**EXTRACTED DATA**
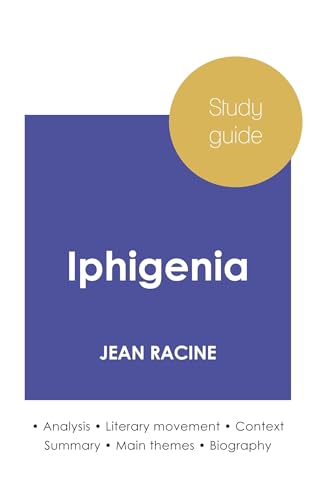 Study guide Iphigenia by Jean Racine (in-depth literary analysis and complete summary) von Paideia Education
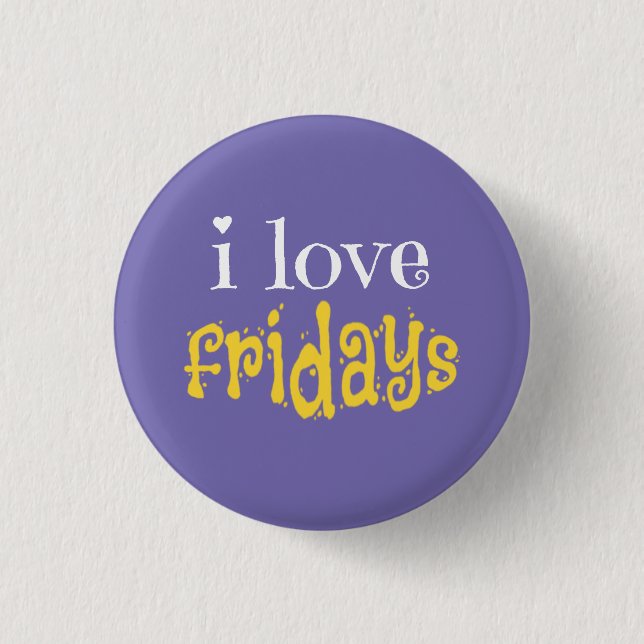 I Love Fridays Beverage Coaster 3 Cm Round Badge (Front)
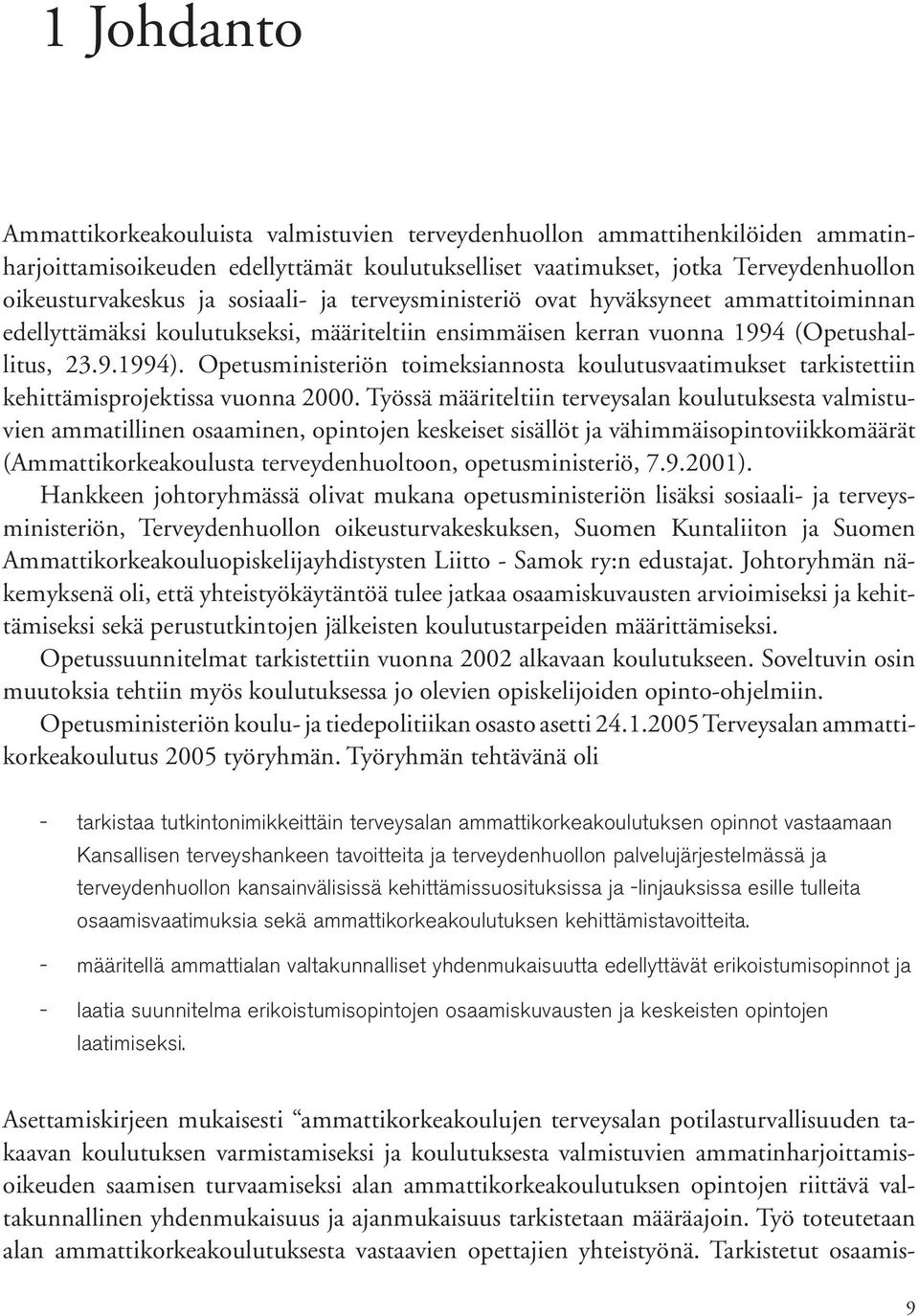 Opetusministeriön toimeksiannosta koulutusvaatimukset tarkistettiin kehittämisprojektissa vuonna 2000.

...

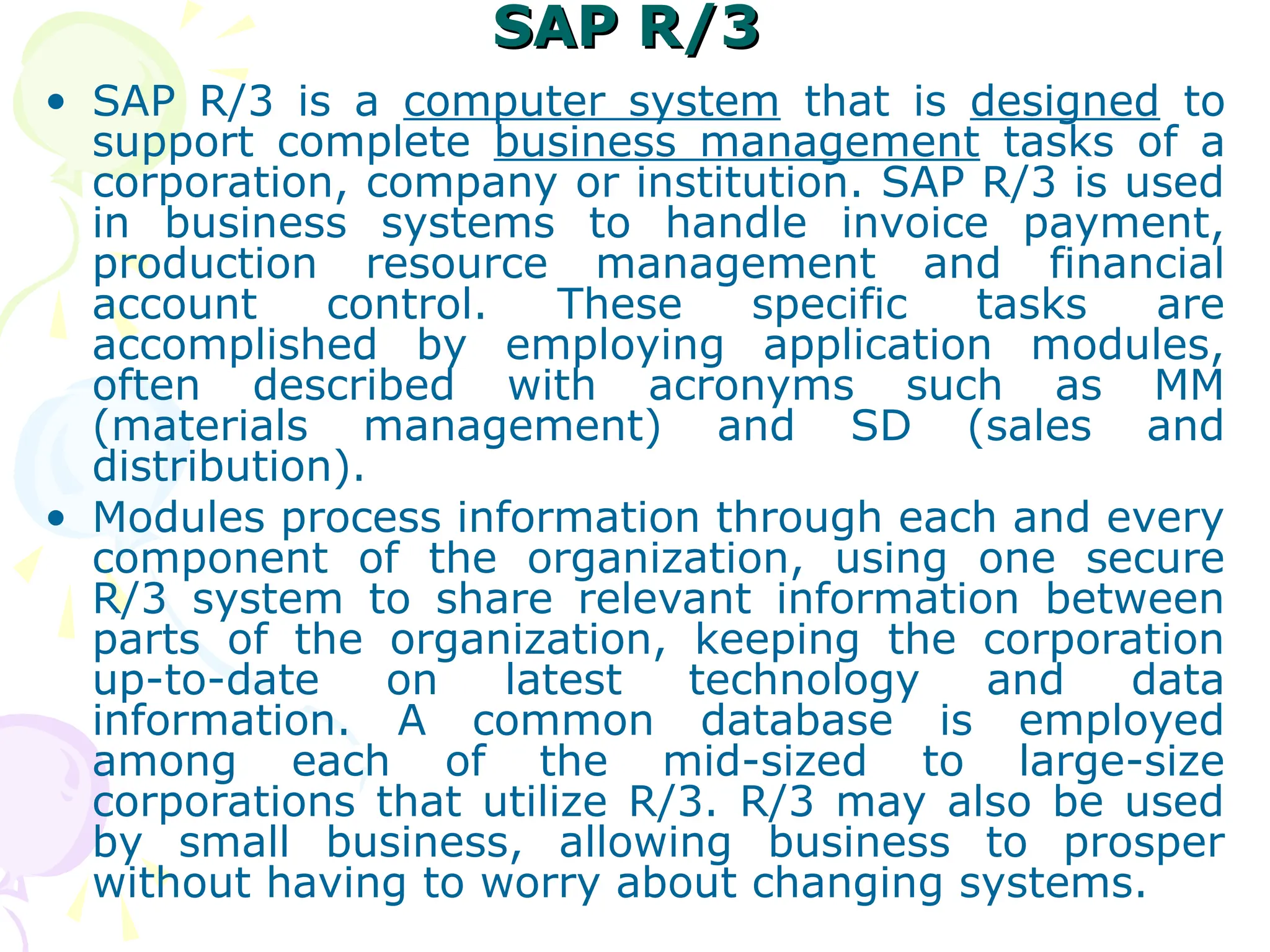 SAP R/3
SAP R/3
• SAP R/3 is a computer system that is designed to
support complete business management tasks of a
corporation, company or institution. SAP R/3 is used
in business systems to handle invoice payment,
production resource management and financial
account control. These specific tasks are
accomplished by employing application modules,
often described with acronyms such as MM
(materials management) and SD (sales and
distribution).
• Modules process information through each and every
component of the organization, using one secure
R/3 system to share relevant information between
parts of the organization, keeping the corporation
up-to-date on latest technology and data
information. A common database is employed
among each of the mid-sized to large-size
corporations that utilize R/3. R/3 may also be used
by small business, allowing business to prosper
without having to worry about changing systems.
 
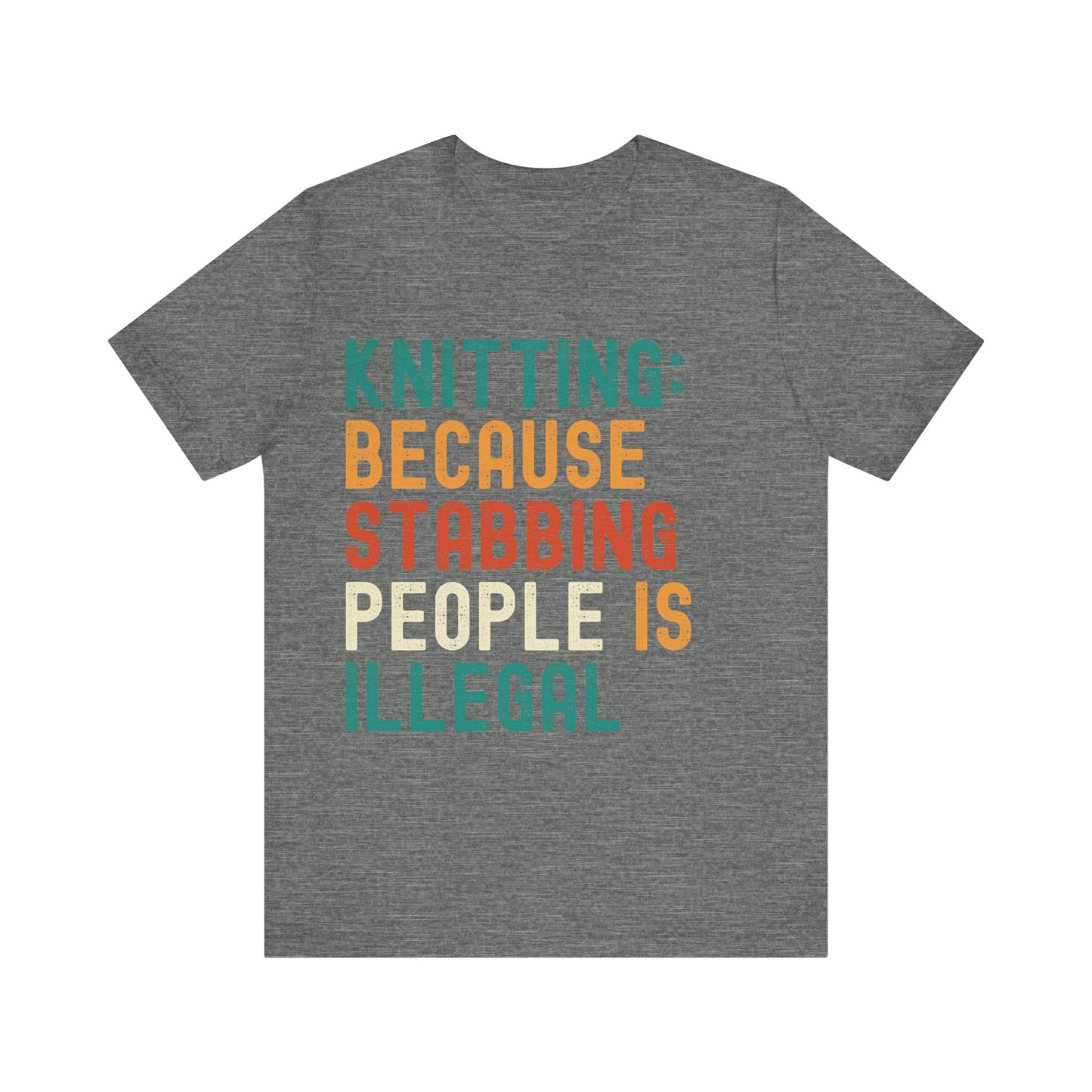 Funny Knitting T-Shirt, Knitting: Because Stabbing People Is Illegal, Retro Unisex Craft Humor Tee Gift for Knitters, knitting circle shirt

**YOUR TASK**
Copy each line of the listing above that contains the word "organization".

**RESPONSE AREA**
component of the organization, using one secure
parts of the organization, keeping the corporation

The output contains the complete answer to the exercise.